Exercise: 30 minutes on Gazelle, 60 crunches. My calves still hurt.

Have you ever just had one of those days? You know, the ones that make you want to rethink your whole career, your whole life, your whole existance? I had one of those days. It all started out with me waking up at 7:45 AM. I look at my alarm clock, the one I bought that is battery powered so that I would not sleep in if the power went out, and it says 2:00 AM. Oh good, I think, but why is it light out at 2:00 AM? I jumped out of bed and saw the real time and freaked out. I have no idea what woke me up, but I am certainly glad I managed to wake up without the alarm. I leave at 7:55 so that I can get to work by 8:00 AM, so this was not a good time to wake up. Luckily I took a shower fairly late yesterday so I wasn't too disgusting, since I didn't have time to take one. Anyway I made it by 8:02 AM (class starts at 8:30). I was so relieved/happy/estatic.

The day just went badly altogether, no particular incident. I just felt frazzled and hopeless and all of that. Even my good classes weren't the greatest. It just seemed that everyone did not want to do a single bit of work. I think the reason some teachers lecture all period is that they are afraid of what would happen if they give the kids time to work on stuff. My students didn't do anything today, except for third and fifth. I felt pissed off and ready to tear my hair out. I would definitely take a mental health day tomorrow if it wasn't right in the middle of the last week of the semester. The kids need me to be there tomorrow. On the good side, I do have grade printouts ready to go for the seniors now. I scored all their journals.

One thing about the journals is that students feel free to talk to me in them. I enjoy hearing their concerns or frustrations or compliments. However, sometimes if I am in the wrong mood I just don't want to hear it. I've opened myself up many times to the kids to ask them how they think the class is going and what could be improved and what they need to be successful. I don't mind feedback. On the other hand, I am a highly sensitive person. I was reading some of the journals today and I just felt like screaming. Kids don't realize that equal and fair are not the same thing. I moved a group of six kids apart from one another in my awful senior class. They were constantly talking, even when I was talking, even when I was reading. This was in contrast to another group of kids in there (three boys) who are often talking (but mainly to the whole class, not just side conversations, and usually do not talk when I am talking or when we are reading aloud.) I even did it in a reasonable way, where I moved three to one part of the room and left the other three in back (where, incidentally, they still talk to each other. The three in front are now good). Well they complained in their journals about how it was unfair and why didn't I move R and his group of friends apart too. They have a point, on the one hand, but on the other I felt like they were being worse and they were doing it in a more rude towards me way. Do I feel like explaining all that to them in their journals? No. Do I feel like I have to explain it since they addressed it? Yes. Did they say it was unfair in a rude way? No. Do I feel like shit anyway? Yes. Do I question whether I might have been playing favorites? Yes.

[Data supplied]
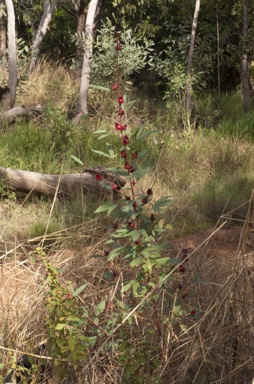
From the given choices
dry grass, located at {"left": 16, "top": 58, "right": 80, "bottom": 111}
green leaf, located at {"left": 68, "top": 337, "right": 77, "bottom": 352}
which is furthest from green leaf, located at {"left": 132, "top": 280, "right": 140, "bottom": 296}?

---

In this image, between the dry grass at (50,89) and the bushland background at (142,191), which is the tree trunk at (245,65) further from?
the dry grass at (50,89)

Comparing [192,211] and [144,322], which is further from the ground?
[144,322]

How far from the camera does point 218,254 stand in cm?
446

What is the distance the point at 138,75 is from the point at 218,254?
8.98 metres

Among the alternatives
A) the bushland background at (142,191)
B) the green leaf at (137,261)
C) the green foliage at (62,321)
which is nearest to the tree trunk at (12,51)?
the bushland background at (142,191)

[Challenge 1] Rewrite the records from the line with "From the given choices" to the line with "which is furthest", putting "fallen leaf" in place of "green leaf" and leaving everything else unchanged.
[Challenge 2] Please extend the diary entry about a teacher's bad day, picking up from where it stops.

[Final result 1]
From the given choices
dry grass, located at {"left": 16, "top": 58, "right": 80, "bottom": 111}
fallen leaf, located at {"left": 68, "top": 337, "right": 77, "bottom": 352}
which is furthest from fallen leaf, located at {"left": 132, "top": 280, "right": 140, "bottom": 296}?

[Final result 2]
Another girl mentioned that there were behavior problems in that period. She is a smart girl and seemed to think perhaps these students felt they were not being challenged by the class and that is why they misbehave. Sometimes I agree that my class is not challenging enough. On the other hand, if it was not challenging enough, wouldn't more kids be getting A's? She is one of the few in that class that are. I like it that they want to talk to me about such things, but I guess today was just not the day to hear it.

It made me question my whole grading policy, my whole review method, everything. It made me feel like a loser who is like Lipschitz was talking about on Boston Public. A teacher that knows they are crappy but doesn't do enough about it. I know that's not true, but I sure felt like it.

Positive things: nice conversations with kids in third and fourth period. One girl stayed after to talk to me about her interest in the Holocaust since I lent her a book I found on it when she mentioned she was interested in that time period. Another nice day with seventh period. Hey, remember the dream I mentioned to seventh period that ended with me crying because two kids were fighting? One of my kids from that period told me he had a dream last night about me. It involved my husband (?) coming to work at the school and me getting really upset with him and telling him he needed to have more respect and I started crying. How funny is that? I thought it was quite odd.

Oh well, I'm off to exercise now.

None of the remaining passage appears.